La Escuela de Artes y Oficios Artísticos, grande, vertical y sucia, penetrada con un patio gris, donde todas las tardes celebraban justas los gatos y las ratas, era una tregua bohemia y triste, indefinida y alegre, donde tuvo amores Jonás con algunas alumnas y conoció le gratin gratiné del arte local, que era lo que más le interesaba.

No había más que dejar caer un difumino, agacharse a por él y mirarle las bragas a la chica que estaba sentada en el taburete de enfrente, del otro lado de la mampara, con las piernas abiertas.

—Pacita, al agacharme a coger el difumino te he visto las bragas. Son blancas y me fascinan.

Odio las bragas de colores. ¿Quedamos a la salida? Y se quedaba y se fornicaba. La Dictadura había traído libertad a las provincias, incluso a las provincias, libertad y sexo, ya que el sexo no es sino «libertad en acto», por decirlo con la expresión exacta, paulvaleriana, de un poeta local.

En cuanto a le gratin gratiné, lo centraba sobre todo don Ramón de Rioseco, un hombre alto, de melena cuidada y rizada, cachimba inglesa y nariz de superpuestos caballetes, que se parecía mucho a Sherlock Holmes, y no sólo por sus capotes de invierno y sus viseras a cuadros. Don Ramón de Rioseco era el santero local, el que iba recomponiendo a Juan de Juni, a Gregorio Fernández, a Berruguete. Y cuando había que añadir un santo a las procesiones, don Ramón de Rioseco lo añadía con la misma propiedad que los remotos artistas. Don Ramón de Rioseco sabía imitar a cualquiera.

Lo que no sabía era imitarse a sí mismo, hacer algo personal.

—Ahora, con el laicismo, hay menos encargos de santos, de modo que voy a dedicarme a mi Obra.

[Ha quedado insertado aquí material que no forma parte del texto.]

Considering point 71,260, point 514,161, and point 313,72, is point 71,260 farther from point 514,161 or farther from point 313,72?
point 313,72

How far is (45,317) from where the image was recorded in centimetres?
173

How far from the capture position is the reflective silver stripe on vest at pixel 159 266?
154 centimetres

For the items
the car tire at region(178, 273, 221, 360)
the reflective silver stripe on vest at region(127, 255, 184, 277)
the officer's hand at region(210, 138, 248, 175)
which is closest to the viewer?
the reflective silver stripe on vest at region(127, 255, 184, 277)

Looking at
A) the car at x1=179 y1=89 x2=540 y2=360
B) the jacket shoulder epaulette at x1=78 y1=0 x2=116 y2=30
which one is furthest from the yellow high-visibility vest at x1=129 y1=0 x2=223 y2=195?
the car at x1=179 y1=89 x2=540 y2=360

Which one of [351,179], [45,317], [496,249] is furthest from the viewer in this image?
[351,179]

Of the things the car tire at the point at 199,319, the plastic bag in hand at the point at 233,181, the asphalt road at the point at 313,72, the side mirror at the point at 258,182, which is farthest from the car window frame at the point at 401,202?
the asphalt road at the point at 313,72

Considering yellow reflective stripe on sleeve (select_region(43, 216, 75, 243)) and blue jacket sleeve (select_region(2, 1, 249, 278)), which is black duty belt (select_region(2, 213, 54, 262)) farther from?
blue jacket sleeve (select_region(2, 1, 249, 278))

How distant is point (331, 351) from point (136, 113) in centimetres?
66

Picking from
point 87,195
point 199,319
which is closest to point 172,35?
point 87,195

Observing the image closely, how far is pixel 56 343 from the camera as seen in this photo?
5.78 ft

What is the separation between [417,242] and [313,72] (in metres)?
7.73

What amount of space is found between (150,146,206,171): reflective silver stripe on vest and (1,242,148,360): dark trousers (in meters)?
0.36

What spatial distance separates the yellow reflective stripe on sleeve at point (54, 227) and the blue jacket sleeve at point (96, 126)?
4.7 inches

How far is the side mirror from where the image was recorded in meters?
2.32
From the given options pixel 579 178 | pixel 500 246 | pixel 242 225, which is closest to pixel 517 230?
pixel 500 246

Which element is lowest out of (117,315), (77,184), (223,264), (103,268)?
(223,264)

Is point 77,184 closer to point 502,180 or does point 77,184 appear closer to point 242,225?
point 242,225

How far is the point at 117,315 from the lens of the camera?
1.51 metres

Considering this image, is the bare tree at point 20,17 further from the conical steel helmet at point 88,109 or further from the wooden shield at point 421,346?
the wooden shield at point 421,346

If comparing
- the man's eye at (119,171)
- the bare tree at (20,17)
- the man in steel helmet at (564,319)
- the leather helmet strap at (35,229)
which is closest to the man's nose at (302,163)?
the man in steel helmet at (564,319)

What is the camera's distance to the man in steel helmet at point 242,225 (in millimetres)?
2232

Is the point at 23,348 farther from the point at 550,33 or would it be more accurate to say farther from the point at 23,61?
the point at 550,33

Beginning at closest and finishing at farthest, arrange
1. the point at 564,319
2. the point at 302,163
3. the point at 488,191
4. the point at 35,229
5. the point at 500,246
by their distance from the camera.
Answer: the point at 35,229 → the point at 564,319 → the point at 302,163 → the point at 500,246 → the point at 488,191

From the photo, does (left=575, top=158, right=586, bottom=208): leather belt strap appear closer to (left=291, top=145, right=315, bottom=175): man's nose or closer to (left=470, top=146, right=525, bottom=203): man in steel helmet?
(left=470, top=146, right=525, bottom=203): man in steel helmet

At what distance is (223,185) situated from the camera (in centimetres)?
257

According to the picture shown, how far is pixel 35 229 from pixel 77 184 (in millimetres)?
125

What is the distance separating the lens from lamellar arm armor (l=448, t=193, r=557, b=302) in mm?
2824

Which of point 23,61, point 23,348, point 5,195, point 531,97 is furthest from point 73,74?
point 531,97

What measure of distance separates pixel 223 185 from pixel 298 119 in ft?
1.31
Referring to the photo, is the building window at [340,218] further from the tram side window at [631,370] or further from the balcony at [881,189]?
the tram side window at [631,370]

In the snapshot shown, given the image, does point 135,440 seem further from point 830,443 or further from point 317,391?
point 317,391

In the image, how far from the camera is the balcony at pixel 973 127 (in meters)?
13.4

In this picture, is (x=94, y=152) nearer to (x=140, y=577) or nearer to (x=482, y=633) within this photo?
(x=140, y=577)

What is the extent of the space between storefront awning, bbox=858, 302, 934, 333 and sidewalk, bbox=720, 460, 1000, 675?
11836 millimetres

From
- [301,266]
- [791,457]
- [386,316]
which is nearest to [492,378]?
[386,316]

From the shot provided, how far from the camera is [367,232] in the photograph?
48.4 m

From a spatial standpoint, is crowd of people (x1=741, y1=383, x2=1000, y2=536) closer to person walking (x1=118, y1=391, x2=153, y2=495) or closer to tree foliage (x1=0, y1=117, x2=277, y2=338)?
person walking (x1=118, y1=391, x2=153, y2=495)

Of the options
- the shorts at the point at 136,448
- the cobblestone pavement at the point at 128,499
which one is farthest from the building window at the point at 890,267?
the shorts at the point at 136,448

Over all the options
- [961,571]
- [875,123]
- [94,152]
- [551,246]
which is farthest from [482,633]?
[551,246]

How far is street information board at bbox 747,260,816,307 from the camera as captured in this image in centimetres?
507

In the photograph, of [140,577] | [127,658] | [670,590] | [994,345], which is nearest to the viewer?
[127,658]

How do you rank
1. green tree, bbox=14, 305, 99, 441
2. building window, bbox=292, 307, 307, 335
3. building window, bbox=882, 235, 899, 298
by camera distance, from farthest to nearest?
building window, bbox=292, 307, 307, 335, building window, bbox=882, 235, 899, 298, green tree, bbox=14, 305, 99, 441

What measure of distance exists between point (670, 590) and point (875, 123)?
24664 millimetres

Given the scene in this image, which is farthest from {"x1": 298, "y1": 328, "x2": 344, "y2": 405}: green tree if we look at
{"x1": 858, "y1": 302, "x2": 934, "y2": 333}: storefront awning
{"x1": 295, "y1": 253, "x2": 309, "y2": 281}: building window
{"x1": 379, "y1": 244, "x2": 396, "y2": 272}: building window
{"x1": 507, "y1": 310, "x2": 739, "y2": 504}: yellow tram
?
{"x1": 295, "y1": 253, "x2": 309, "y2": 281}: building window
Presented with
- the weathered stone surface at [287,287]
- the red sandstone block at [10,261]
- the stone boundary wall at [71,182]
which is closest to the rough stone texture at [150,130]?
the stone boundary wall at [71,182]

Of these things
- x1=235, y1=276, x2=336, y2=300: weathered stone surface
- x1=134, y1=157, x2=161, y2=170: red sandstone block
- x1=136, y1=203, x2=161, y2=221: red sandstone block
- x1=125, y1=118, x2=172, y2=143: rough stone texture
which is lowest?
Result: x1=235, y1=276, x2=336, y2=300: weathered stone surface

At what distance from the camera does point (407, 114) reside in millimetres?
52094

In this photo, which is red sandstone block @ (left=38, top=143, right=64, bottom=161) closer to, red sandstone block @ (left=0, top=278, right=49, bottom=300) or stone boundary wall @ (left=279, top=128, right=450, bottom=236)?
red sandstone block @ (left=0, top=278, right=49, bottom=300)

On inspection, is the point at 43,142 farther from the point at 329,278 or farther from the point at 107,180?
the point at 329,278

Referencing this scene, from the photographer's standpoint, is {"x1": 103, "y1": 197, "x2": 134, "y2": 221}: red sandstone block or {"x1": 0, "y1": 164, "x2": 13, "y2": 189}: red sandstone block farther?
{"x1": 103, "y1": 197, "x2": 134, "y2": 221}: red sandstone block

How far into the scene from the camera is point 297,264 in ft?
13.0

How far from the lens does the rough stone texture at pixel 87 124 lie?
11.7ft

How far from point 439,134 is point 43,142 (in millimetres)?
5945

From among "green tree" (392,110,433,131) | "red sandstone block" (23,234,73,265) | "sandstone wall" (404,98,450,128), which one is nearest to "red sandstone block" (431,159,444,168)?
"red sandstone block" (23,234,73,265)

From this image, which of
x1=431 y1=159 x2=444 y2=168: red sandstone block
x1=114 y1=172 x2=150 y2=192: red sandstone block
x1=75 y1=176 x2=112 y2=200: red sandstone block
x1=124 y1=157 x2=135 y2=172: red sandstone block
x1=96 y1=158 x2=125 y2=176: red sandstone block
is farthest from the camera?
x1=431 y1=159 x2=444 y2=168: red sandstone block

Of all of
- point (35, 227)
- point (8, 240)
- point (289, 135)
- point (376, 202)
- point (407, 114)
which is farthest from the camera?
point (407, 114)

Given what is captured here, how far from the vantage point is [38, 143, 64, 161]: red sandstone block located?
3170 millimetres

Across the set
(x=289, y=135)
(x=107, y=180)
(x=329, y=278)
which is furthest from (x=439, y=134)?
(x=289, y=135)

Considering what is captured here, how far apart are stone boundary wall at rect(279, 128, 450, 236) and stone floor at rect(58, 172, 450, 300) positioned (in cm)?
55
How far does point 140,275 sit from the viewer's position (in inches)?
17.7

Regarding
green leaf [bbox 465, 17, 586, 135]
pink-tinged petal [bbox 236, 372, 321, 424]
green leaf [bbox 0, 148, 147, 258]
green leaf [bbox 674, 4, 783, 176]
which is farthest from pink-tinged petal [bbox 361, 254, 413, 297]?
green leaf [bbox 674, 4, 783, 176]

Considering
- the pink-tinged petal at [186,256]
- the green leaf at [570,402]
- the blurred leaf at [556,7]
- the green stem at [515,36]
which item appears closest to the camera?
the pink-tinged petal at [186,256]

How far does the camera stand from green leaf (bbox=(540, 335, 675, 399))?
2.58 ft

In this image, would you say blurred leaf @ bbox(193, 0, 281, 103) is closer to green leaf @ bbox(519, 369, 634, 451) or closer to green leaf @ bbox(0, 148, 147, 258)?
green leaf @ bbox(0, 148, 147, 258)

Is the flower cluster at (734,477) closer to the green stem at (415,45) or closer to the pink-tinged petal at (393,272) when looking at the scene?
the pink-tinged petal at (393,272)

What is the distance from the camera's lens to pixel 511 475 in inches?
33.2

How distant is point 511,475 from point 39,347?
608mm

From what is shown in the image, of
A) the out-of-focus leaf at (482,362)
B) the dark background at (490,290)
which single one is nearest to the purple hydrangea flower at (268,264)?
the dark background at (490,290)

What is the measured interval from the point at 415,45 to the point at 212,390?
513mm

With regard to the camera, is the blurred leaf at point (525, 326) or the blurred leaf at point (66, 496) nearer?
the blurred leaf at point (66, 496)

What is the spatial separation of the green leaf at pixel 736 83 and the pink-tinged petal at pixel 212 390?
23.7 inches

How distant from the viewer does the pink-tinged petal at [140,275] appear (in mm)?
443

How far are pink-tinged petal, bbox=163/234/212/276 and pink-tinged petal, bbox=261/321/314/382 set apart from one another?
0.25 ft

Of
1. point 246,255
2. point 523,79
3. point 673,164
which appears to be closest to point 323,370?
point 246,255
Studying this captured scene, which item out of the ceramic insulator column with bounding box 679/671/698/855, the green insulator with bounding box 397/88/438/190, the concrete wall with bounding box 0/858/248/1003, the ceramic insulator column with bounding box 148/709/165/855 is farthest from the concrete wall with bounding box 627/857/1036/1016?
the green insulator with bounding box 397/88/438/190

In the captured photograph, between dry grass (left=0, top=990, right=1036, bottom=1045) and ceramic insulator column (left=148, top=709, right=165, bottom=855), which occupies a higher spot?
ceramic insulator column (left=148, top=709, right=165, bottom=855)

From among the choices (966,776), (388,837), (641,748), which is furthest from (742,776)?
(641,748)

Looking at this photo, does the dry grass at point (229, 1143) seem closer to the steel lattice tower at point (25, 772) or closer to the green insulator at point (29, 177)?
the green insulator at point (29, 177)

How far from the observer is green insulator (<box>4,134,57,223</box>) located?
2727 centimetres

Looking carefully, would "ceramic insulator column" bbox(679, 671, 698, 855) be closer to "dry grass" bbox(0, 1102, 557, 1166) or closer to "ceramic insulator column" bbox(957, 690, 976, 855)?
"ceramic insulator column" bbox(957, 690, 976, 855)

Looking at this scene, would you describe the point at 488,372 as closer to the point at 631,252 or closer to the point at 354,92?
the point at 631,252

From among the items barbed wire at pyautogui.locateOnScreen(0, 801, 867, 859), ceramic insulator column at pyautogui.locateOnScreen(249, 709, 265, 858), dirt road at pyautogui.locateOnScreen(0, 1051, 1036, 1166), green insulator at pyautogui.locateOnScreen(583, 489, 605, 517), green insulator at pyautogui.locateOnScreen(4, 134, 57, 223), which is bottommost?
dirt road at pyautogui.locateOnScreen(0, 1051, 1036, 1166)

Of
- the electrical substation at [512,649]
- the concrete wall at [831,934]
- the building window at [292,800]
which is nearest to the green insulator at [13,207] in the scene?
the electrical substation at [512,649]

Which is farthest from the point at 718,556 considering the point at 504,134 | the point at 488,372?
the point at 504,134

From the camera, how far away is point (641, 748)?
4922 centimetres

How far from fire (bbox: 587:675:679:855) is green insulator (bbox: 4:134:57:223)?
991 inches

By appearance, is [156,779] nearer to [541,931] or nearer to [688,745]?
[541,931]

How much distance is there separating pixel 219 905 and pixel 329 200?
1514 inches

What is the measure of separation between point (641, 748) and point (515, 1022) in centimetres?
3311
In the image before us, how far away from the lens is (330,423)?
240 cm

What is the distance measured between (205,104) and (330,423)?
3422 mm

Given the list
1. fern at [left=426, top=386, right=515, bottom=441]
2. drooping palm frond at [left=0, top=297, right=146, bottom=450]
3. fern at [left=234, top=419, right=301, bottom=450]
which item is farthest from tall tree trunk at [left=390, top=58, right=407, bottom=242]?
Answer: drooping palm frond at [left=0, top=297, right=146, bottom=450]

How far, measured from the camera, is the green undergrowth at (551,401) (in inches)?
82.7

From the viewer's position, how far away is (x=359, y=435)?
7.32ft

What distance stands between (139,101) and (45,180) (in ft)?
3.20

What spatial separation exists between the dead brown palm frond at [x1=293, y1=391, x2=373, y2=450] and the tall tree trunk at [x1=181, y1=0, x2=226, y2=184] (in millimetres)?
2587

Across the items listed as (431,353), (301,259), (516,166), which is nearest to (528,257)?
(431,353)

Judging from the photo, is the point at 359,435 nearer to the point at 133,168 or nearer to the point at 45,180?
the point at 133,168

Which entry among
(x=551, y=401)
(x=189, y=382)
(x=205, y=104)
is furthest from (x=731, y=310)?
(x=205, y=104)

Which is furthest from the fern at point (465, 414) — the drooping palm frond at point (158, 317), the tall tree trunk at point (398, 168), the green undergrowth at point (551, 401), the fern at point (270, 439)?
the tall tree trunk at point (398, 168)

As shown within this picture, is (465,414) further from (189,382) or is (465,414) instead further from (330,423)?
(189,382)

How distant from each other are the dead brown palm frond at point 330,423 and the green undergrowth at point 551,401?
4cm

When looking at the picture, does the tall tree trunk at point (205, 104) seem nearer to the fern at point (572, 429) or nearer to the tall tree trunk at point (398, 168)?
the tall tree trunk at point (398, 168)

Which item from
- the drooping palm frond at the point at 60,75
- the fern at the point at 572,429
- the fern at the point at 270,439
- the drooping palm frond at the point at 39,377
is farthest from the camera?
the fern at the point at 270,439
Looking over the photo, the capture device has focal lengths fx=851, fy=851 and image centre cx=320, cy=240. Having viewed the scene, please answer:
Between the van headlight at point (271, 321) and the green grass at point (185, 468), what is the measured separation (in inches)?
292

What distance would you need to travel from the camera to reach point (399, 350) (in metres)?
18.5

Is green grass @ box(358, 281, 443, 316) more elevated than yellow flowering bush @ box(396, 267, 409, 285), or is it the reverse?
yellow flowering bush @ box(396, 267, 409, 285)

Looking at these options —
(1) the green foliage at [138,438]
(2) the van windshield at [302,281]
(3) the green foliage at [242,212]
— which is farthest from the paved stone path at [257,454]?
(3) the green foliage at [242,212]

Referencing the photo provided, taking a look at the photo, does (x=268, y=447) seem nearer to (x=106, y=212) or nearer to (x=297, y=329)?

Decía Obra con mayúscula, se le notaba. Pero don Ramón de Rioseco, que siempre había repugnado el clasicismo de los modelos que tenía que imitar, puesto a ser vanguardista y decir «lo suyo», no tenía nada que decir. El siglo, en los años veinte, acumulaba ya muchas vanguardias, y don Ramón de Rioseco no se adscribía a ninguna o se adscribía a todas, como cada genio en cada provincia, de lo cual le salían unos desnudos estilizados e indigentes, fríos e impersonales (la modelo era una muchacha artesana, bellísima y fría, que don Ramón había elegido como amante, pero cuya personalidad cenceña y popular, fuerte y digna, dejaba él en una máscara de yeso: el modelo le superaba). A ver si iba a resultar que don Ramón de Rioseco, pese a la pipa y la melena, no era más que un santero, un artesano, repetidor de lo ya hecho, incapaz de incorporarse a las vanguardias, que habían llegado a España mientras tanto, y que él cantaba en sus clases teóricas y prácticas. Jonás comprendía que estaba perdiendo el tiempo en una casa de amables fantasmas, pero le gustaba perderlo así, demorar su vida, tomarse una larga pausa entre la infancia y la adultez (la juventud no existe, no es más que un trámite).